Ellie was once more stood outside the chalet in France, listening to the Frenchman and her poppa talking.
A sudden loud noise made her jump in fright and scream out in fear.
Three aircraft swooped low over the holiday camp, one after another in a loud cacophony of noise.
“It has started, Monsieur Carter. The Bosch, they are coming. We must leave here now.”
Ellie looked at her parents, then her sister who was sobbing uncontrollably.
“Prue, hush.” Mrs Carter said, bending down and holding her daughter.
“She’s frightened, momma. And so am I. What’s happening?”
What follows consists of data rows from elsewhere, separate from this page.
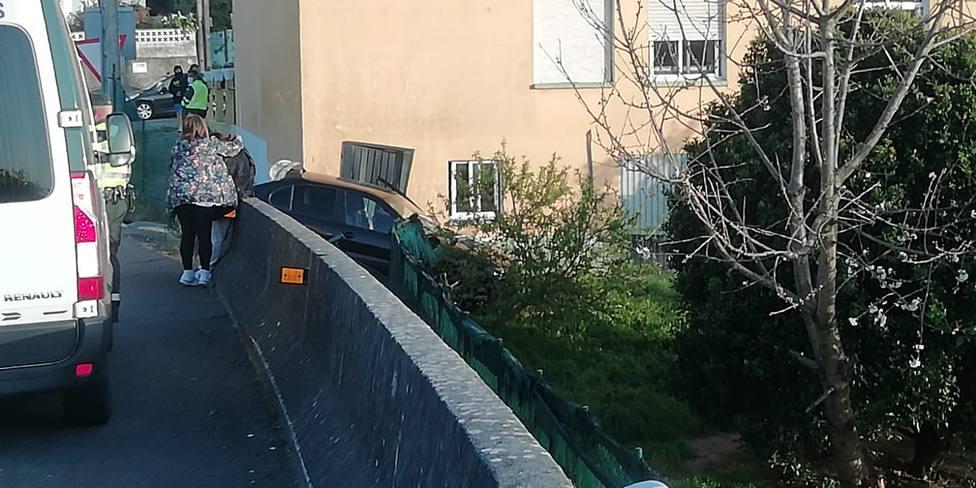 El vehículo acabó encajado y sin grandes desperfectos - FOTO: Cedida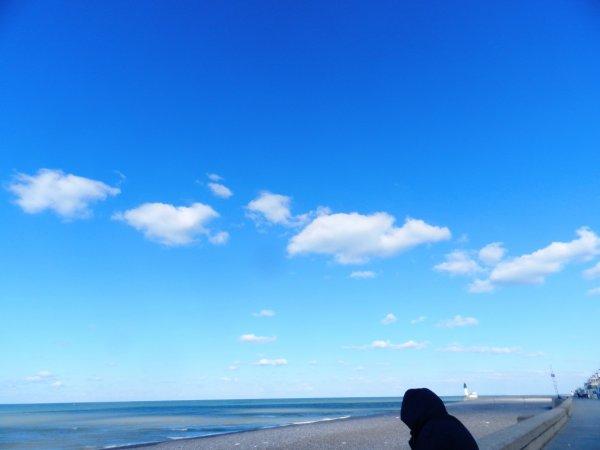 beau ciel bleu mais grand froid surtout avec le vent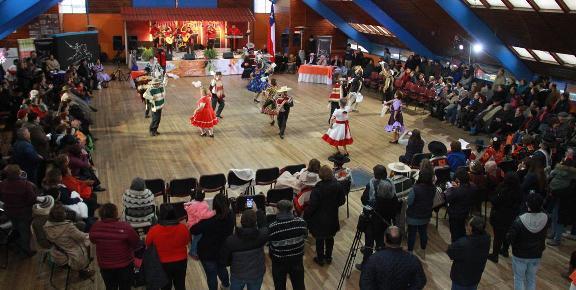 Municipalidad de Rancagua coronó a los nuevos campeones de la cueca del adulto mayor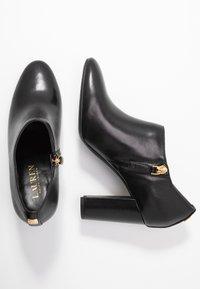 Lauren Ralph Lauren - AUBREE - Klassiska stövletter - black - 3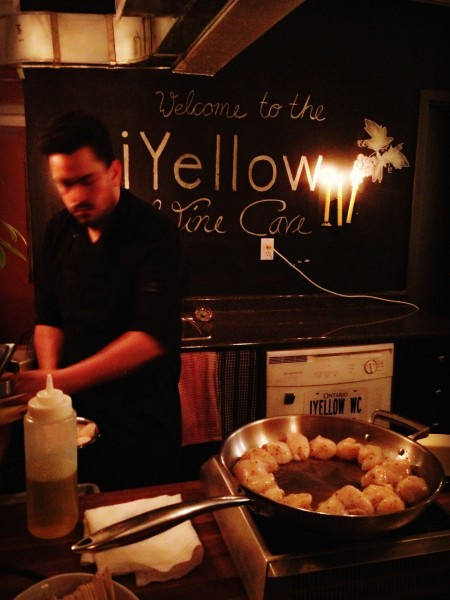 Sliced Gourmet preparing the seared scallops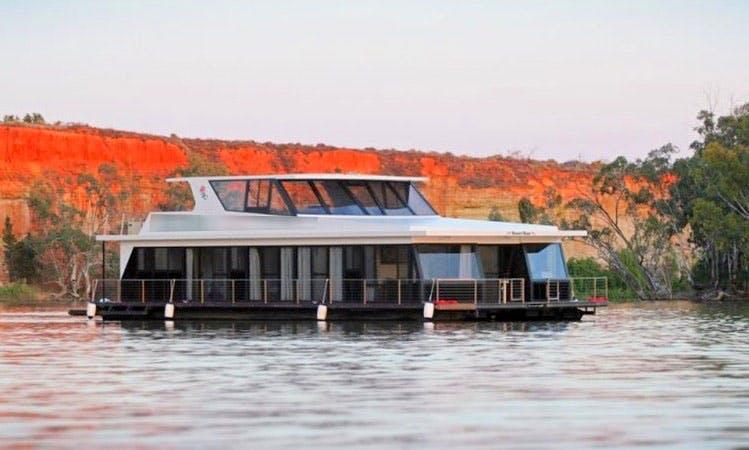 Rent Desert Rose Houseboat in Paringa, Australia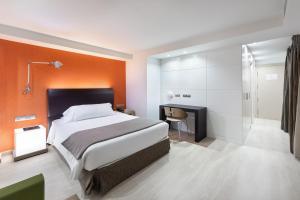 Кровать или кровати в номере Hotel Cristina by Tigotan Las Palmas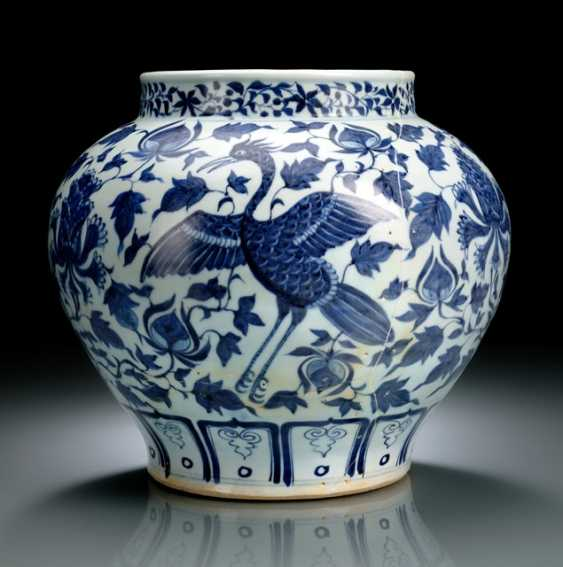 A VERY RARE UNDERGLAZE BLUE SHOULDER POT WITH PEACOCKS DECOR - photo 2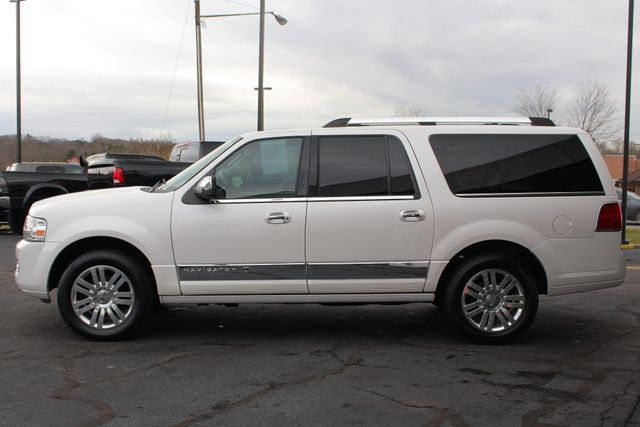 2011 Lincoln Navigator L 4WD - NAV - DUAL DVDS - SUNROOF - NEW TIRES! Mooresville , NC 18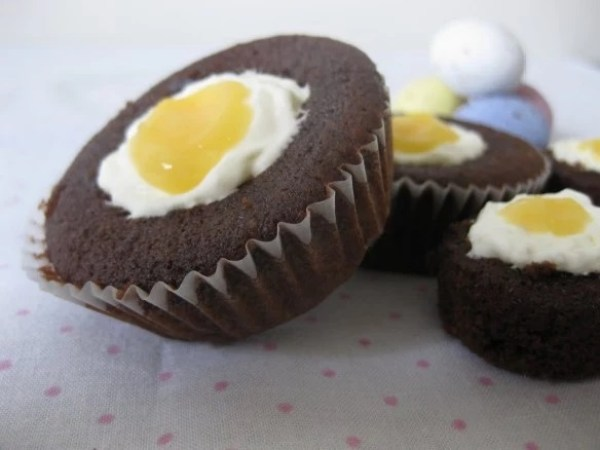 Easter Creme Egg Cupcakes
“There is a French army camp just down the road, Monsieur Carter. It will be a target. They will come with bombers, tanks, and troops. This place will be no more. We must go now.”
“Very well,” Ellie’s poppa said, and handed a bag to the Frenchman. “It’s all I have; you must find a way to keep my daughters safe and we will join you in England. Once we have found my wife’s mother.”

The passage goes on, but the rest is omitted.